### Page excerpt:
══════

Route information
- Length: 183 km (114 mi)

Major junctions
- West end: Munheung Junction in Gwangju Honam Expressway
- East end: Okpo Junction in Dalseong County, Daegu Guma Expressway(Jungbu naeryuk Expressway Branch Line)

Location
- Country: South Korea
- Major cities: Namwon

Highway system
- Highway systems of South Korea; Expressways; National; Local;

= Gwangju–Daegu Expressway =

Expressway in South Korea

The Gwangju–Daegu Expressway formerly 88 Olympic Expressway is a freeway in South Korea, connecting Gwangju to Daegu (175.3 km). It was only expressway that has 2 lanes in South Korea.

== History ==
- 14 November 1973: Goseo-Damyang Segment opens to traffic for Branch Line of Honam Expressway
- 11 October 1981: Construction Begin
- 11 August 1984: Damyang-Okpo segment opens to traffic. (2 Lanes)

══════

### What this exercise asks:
A – Answer these questions using the Gwangju–Daegu Expressway excerpt:
(i) What was the expressway's former name?
(ii) At which junction is its west end?
(iii) On what date did construction begin?
B – Carry on the Gwangju–Daegu Expressway excerpt from the point where it stops.

### Stored records:

══════

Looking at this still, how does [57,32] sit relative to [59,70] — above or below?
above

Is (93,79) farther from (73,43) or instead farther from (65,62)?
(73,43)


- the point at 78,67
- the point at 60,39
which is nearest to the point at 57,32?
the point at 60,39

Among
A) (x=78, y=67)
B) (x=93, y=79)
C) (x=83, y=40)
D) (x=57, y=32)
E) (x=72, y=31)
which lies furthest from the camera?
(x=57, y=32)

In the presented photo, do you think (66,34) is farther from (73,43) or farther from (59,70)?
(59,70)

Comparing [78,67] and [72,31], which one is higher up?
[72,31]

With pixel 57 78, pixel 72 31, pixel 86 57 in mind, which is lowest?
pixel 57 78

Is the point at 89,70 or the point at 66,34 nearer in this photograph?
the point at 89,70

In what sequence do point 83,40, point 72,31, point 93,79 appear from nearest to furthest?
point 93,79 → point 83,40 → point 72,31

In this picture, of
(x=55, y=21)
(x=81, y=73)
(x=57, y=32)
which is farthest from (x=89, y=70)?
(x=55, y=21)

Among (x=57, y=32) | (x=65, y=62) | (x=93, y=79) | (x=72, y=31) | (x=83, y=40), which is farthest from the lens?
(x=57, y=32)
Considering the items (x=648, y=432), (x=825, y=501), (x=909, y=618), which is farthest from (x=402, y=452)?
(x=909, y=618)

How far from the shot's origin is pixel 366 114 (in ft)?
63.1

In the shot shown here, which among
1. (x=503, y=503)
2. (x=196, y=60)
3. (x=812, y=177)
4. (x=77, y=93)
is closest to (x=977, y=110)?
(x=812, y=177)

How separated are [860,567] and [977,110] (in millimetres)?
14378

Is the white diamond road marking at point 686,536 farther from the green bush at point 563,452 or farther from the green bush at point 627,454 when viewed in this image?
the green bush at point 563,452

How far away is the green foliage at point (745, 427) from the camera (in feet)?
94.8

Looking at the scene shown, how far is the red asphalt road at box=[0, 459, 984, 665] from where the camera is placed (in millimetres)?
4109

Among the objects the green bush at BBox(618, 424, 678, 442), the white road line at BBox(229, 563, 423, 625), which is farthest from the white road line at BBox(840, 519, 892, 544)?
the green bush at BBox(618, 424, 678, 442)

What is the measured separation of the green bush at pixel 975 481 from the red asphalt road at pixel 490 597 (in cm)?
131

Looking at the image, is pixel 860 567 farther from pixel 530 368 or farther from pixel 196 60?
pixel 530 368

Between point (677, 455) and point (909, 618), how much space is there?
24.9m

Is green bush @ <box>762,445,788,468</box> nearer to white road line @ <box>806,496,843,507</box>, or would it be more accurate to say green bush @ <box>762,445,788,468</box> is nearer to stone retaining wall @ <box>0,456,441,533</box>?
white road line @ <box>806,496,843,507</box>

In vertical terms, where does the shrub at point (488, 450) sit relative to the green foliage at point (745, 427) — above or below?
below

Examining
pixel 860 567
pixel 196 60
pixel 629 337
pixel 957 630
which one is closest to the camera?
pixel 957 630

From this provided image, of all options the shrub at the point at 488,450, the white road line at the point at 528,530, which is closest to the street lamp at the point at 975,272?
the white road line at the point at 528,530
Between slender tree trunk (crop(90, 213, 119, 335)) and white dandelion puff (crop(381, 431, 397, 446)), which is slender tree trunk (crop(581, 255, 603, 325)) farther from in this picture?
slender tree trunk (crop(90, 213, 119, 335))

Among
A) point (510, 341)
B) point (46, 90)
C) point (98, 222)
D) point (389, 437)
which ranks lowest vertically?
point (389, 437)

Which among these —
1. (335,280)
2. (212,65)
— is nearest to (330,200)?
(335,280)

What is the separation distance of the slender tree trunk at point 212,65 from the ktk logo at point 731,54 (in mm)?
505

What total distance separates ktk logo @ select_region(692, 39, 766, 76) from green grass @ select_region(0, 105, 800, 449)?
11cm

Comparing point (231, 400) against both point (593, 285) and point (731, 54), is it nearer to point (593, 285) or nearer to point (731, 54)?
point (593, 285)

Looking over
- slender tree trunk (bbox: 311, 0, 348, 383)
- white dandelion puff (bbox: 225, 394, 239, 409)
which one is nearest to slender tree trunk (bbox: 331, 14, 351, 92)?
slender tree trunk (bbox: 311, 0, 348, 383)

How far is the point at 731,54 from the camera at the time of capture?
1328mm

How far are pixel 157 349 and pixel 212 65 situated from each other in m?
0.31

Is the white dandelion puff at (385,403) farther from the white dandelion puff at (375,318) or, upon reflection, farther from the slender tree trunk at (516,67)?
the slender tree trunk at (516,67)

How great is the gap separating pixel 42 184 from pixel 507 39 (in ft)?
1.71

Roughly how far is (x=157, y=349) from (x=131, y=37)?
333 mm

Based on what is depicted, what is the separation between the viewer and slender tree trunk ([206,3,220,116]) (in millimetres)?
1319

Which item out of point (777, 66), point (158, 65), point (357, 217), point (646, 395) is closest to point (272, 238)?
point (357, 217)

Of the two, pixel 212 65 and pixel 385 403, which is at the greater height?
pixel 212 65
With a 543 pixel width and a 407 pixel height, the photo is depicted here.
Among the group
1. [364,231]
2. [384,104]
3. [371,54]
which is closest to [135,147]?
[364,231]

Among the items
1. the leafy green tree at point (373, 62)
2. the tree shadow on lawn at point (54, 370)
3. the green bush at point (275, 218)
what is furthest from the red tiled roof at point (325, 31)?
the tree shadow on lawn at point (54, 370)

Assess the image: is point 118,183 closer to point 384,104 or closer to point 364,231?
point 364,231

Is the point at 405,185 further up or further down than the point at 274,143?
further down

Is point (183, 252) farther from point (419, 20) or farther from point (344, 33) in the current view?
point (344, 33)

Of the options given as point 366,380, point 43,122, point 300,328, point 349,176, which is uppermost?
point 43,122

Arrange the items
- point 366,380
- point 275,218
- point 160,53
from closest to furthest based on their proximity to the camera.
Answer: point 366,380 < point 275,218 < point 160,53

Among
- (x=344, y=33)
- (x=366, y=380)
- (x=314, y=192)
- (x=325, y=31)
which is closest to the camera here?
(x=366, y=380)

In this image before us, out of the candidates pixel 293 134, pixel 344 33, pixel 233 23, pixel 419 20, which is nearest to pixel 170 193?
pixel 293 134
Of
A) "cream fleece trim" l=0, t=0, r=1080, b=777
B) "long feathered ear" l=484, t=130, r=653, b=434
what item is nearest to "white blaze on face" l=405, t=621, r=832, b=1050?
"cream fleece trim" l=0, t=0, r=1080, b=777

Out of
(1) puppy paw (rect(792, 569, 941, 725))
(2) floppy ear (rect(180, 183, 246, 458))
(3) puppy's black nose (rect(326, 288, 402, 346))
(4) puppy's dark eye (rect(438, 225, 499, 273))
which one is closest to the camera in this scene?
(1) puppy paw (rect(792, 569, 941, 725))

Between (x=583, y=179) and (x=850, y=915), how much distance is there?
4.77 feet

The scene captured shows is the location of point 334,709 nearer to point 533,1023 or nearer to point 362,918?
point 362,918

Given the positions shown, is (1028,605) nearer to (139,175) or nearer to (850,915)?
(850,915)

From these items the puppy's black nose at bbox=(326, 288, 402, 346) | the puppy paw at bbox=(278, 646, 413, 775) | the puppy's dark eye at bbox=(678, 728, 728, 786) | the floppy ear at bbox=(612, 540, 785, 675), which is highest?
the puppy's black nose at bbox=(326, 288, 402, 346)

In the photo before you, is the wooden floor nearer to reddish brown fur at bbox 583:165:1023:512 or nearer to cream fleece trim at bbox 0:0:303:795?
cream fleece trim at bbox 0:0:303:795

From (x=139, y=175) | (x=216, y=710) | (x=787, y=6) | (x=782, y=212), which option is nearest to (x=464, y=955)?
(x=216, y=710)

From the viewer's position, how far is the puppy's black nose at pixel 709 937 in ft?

══════

### Set of answers:
A –
(i) 88 Olympic Expressway
(ii) Munheung Junction in Gwangju
(iii) 11 October 1981

B –
- 7 December 2006: Goseo-Damyang, Goryeong-Okpo segments widen 4~6 lanes.
- 8 November 2007: Muan Airport-Gwangju segment opens to traffic. (4 Lanes)
- 22 December 2015: Damyang~Goryeong segment will widen 4 lanes.

== Compositions ==

=== Lanes ===
- Goseo JC~Damyang JC, E.Goryeong IC~Okpo JC: 6
- Damyang JC~Damyang IC~E.Goryeong IC: 4

=== Length ===
- 181.6 km

=== Limited Speed ===
- Goseo IC~Damyang IC~ E.Goryeong IC~Okpo JC: 100 km/h

== List of facilities ==

- IC: Interchange, JC: Junction, SA: Service Area, TG:Tollgate
- Muan Airport ~ Gwangju segment's name is Muan–Gwangju Expressway.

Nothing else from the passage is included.